DOI: https://doi.org/10.3956/2018-94.3.117

Interpretive Summary: The invasive tree Melaleuca quinquenervia (Cav.) Blake is widely distributed throughout peninsular Florida, USA and poses a threat to species diversity in the wetland systems of the Florida Everglades. Biological control research targeting the weed resulted in the introduction of Oxyops vitiosa Pascoe to Florida. Approximately three years following its release, adult weevils were collected over 12 consecutive months across six study sites, resulting in a 52:48 F:M sex ratio that did not vary among sites or over time. All female weevils were dissected and their reproductive anatomy was investigated, particularly in relation to the fluctuation of host plant suitability. The continuum of reproductive development was divided into three distinct stages: nulliparous, parous, or degenerative. The general anatomy of each stage is described. In contrast to other systems, fat body abundance provided little insight into the weevil’s reproductive status as 99.5% of all females possessed fat bodies that filled >2/3 of the abdominal cavity. Nulliparous weevils possessed the softest elytra and were lighter in color, parous weevils had the hardest and darkest elytra, while females with degenerated reproductive systems were intermediate to the other two reproductive classes. The proportion of parous O. vitiosa females in a population was strongly influenced by resource availability as the number of actively ovipositing females increased concomitantly with increasing suitable foliage in the host’s canopy.

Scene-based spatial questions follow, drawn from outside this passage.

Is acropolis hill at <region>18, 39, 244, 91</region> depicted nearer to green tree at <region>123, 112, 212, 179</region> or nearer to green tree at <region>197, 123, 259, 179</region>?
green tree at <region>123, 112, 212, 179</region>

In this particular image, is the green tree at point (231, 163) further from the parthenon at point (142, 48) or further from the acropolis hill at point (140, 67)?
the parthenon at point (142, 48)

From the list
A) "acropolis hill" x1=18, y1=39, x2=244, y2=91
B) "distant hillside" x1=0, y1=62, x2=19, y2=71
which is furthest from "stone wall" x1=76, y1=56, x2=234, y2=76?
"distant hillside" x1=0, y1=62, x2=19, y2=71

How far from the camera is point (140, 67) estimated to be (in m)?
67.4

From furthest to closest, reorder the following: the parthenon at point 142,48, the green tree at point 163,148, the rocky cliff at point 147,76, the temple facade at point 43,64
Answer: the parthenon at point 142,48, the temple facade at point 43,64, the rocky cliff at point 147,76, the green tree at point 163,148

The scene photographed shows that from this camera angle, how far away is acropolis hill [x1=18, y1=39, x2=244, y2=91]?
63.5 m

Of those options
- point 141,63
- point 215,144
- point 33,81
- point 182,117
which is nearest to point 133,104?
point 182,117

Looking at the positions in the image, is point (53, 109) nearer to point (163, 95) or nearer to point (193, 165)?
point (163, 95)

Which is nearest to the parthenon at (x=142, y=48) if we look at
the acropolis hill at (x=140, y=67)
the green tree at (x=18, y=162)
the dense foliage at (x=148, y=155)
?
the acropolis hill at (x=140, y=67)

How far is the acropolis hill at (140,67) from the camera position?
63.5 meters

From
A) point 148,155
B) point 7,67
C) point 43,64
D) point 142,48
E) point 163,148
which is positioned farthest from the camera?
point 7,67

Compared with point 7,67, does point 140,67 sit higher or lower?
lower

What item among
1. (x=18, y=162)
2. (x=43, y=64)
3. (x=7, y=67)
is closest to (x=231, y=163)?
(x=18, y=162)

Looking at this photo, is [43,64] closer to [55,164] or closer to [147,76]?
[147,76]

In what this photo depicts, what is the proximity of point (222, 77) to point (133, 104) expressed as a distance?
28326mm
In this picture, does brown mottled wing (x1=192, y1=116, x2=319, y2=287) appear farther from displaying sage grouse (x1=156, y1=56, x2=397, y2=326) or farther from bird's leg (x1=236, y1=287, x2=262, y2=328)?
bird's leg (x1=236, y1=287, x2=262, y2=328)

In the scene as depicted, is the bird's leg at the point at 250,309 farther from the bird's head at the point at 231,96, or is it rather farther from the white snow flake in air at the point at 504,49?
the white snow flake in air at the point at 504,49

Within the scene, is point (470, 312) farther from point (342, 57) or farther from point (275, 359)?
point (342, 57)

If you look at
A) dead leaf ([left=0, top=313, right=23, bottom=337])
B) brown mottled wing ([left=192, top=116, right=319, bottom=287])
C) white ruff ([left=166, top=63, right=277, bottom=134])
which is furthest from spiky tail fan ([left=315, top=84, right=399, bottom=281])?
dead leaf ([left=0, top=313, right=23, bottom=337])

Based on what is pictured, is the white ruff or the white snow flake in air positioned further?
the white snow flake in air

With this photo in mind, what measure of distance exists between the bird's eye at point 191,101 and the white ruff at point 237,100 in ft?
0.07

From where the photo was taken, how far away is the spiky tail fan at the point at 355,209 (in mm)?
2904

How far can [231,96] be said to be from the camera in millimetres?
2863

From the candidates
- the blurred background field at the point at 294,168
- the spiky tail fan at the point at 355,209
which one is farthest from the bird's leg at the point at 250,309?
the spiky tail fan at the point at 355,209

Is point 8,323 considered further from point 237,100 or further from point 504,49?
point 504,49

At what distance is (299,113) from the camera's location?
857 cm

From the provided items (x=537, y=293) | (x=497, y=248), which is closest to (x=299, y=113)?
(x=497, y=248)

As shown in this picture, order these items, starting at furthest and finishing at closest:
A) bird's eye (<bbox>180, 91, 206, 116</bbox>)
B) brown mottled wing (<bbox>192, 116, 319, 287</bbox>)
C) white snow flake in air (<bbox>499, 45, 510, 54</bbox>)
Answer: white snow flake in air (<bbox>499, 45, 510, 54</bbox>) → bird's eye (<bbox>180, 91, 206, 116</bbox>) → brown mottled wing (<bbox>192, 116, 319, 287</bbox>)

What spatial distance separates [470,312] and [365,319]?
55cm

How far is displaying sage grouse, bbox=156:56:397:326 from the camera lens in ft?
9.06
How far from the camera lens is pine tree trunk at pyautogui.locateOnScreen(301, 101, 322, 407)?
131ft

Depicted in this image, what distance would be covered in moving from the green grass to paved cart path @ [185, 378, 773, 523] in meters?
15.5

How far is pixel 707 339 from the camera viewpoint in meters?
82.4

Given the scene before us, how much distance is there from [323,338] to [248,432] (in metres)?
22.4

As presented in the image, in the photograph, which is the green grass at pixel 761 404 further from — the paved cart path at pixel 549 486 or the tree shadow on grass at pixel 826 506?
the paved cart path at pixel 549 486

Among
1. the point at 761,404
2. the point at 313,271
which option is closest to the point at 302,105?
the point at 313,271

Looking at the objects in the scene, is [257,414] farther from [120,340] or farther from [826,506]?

Technical Abstract: The invasive tree Melaleuca quinquenervia (Cav.) Blake is widely distributed throughout peninsular Florida, USA and poses a threat to species diversity in the wetland systems of the Florida Everglades. Biological control research targeting the weed resulted in the introduction of Oxyops vitiosa Pascoe to Florida. Approximately three years following its release, adult weevils were collected over 12 consecutive months across six study sites, resulting in a 52:48 F:M sex ratio that did not vary among sites or over time. All female weevils were dissected and their reproductive anatomy was investigated, particularly in relation to the fluctuation of host plant suitability. The continuum of reproductive development was divided into three distinct stages: nulliparous, parous, or degenerative. The general anatomy of each stage is described. In contrast to other systems, fat body abundance provided little insight into the weevil’s reproductive status as 99.5% of all females possessed fat bodies that filled >2/3 of the abdominal cavity. Nulliparous weevils possessed the softest elytra and were lighter in color, parous weevils had the hardest and darkest elytra, while females with degenerated reproductive systems were intermediate to the other two reproductive classes. The proportion of parous O. vitiosa females in a population was strongly influenced by resource availability as the number of actively ovipositing females increased concomitantly with increasing suitable foliage in the host’s canopy.